106624 Relative Maturity and Population Effects on Yield Components in Double-Crop Soybean in Indiana.
Poster Number 407
Tuesday, October 24, 2017
Tampa Convention Center, East Exhibit Hall
A broad range of soybean plant stands often produce similar grain yield through compensating mechanisms such as branching, pod set, seed fill, and seed size. The relative maturity of soybean varieties has a direct impact on the physiological development and yield potential as well. To date, no research has been performed examining the yield components for double-crop soybean in Indiana. In 2016, cultivars varying in relative maturity (RM) [3.4, 3.8, and 4.6] were planted at five seed rates (123,000 to 613,000 seeds ha-1) on June 21 after winter wheat harvest at the Southwest Purdue Ag Center near Vincennes. At maturity, plant stands of 100,000; 200,000; and 300,000 plants ha-1 were sampled within each maturity group with three replications. Plants were hand-harvested from 0.41 m2 for intensive mapping of yield components. Pods were counted based on nodal position within the canopy as well as main-stem vs. branch location. Trifoliate nodes and reproductive nodes were counted.
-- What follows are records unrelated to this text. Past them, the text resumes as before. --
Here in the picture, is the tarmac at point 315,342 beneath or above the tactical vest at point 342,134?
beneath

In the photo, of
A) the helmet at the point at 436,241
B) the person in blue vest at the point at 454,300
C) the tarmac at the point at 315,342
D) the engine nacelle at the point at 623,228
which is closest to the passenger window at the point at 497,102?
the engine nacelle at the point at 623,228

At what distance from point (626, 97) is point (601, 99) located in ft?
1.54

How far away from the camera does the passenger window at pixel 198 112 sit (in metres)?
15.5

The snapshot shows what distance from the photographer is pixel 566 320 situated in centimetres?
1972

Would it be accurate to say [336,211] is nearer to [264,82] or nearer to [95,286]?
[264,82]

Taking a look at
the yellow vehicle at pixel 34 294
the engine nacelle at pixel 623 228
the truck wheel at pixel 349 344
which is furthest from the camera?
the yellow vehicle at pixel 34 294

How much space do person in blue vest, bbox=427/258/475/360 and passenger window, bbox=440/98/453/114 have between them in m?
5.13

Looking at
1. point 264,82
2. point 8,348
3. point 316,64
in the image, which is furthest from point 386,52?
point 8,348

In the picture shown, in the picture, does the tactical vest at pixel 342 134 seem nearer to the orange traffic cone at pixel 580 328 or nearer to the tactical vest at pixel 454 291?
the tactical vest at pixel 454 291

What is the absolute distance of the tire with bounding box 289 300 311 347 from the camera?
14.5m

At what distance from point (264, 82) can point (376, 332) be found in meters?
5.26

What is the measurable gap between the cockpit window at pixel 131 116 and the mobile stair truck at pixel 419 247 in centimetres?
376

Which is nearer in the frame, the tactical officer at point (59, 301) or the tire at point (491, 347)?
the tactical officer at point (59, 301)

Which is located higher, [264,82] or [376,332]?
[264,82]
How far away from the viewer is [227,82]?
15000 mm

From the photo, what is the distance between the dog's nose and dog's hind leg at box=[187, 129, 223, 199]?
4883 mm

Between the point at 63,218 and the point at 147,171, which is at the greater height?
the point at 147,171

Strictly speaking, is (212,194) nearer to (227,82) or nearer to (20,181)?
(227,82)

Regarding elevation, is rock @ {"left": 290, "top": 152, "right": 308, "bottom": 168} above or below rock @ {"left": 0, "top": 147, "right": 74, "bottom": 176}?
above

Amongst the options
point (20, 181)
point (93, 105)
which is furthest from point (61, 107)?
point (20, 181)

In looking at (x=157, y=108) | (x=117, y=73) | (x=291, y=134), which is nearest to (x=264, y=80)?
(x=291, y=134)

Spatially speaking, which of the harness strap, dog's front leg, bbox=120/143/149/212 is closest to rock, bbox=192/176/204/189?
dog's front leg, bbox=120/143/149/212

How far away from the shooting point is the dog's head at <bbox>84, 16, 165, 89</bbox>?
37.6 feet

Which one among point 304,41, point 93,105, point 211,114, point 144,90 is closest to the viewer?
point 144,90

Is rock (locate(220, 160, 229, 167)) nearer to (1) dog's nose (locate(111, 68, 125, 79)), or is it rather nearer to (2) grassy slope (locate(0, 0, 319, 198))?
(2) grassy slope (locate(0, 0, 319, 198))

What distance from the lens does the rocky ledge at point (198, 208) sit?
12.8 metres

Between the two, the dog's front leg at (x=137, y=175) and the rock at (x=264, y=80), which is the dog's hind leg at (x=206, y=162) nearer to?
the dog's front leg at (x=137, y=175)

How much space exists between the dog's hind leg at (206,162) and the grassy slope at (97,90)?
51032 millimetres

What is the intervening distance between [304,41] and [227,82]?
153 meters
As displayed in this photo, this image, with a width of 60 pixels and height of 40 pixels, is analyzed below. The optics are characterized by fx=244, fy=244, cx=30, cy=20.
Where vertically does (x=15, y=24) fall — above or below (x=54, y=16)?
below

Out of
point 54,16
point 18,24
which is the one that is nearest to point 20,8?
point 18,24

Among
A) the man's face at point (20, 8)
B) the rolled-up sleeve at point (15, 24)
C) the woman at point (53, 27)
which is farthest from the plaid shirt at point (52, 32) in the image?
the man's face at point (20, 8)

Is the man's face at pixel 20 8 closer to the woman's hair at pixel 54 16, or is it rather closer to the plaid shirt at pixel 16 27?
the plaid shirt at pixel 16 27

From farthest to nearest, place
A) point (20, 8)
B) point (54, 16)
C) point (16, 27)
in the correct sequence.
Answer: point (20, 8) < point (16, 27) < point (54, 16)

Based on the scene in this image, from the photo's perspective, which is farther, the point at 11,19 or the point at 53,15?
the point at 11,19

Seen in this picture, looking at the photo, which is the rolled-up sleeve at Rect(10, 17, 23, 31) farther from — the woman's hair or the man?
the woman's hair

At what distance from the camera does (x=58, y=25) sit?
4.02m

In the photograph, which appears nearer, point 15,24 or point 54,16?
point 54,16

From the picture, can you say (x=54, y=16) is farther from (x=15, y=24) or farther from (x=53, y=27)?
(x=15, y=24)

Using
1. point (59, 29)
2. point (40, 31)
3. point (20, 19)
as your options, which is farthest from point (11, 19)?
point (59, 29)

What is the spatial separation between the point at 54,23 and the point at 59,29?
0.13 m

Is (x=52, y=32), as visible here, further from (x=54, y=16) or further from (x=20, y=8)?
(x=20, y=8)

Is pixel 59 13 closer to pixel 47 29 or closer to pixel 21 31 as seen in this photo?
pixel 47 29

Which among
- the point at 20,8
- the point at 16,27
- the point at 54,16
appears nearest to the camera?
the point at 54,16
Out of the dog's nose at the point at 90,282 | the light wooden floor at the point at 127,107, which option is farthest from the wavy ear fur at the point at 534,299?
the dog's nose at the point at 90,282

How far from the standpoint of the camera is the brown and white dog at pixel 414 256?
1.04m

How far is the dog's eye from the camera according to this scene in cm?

Seed weight, grain and stover biomass, and thereby harvest index were also measured. Pods and grain mass plant-1 were reduced at higher population, but grain mass m-2 was consistent across population and RM. Population had an effect on pods plant-1 while RM did not. Both population and RM did not have an effect on pods m-2. These results demonstrate how soybean is physiologically able to compensate yield at various populations when growing conditions are favorable. This study will be repeated in 2017.